-- Entries provided follows --
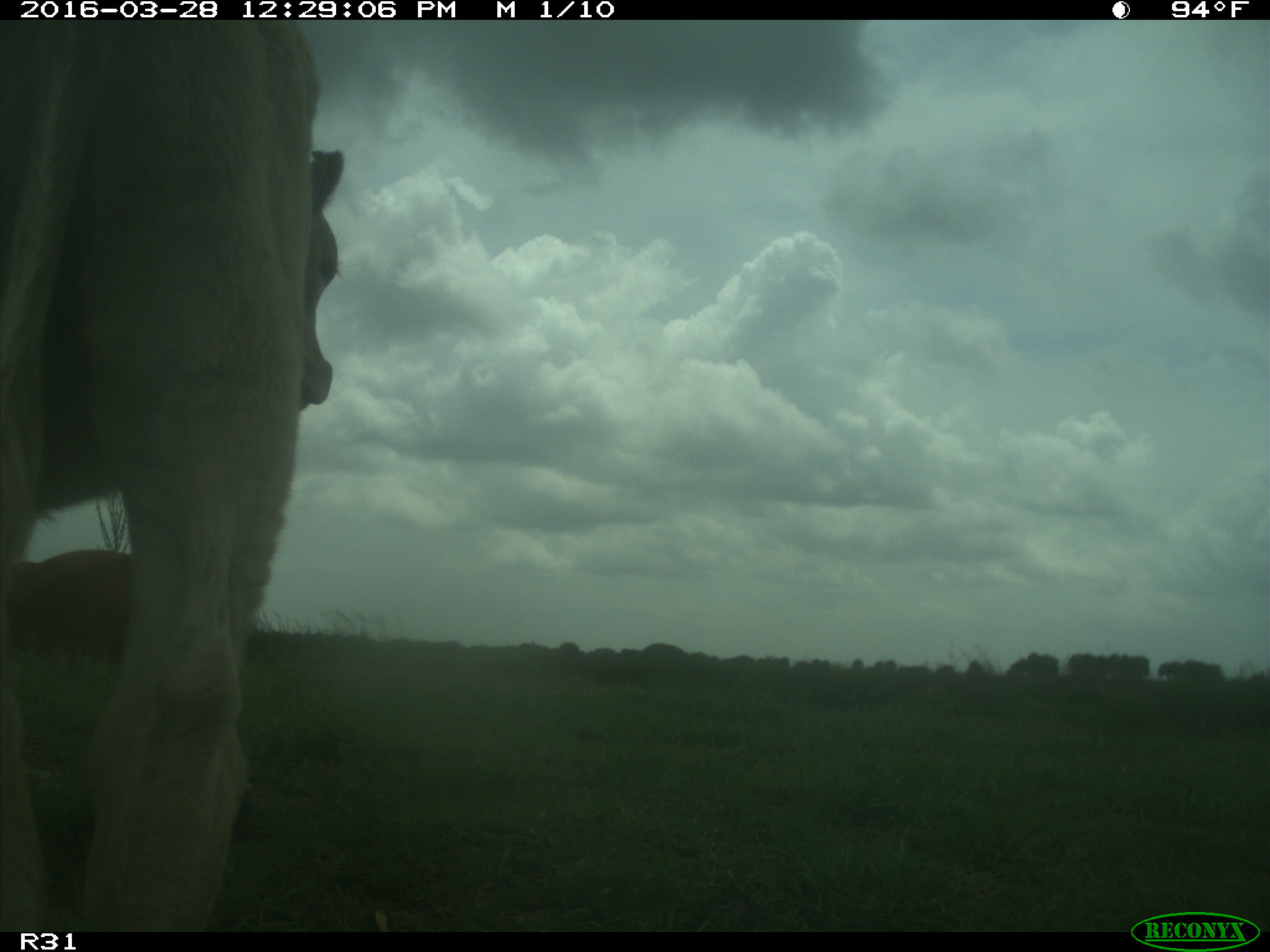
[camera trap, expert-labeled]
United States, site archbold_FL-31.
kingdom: Animalia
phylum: Chordata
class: Mammalia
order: Artiodactyla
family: Bovidae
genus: Bos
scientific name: Bos taurus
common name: domestic cow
-- Entries provided concluded --
**The task**
Your answer should consist of the lines from the line with "order: Artiodactyla" through the last line of the data, set down exactly, both included.

**Result for this task**
order: Artiodactyla
family: Bovidae
genus: Bos
scientific name: Bos taurus
common name: domestic cow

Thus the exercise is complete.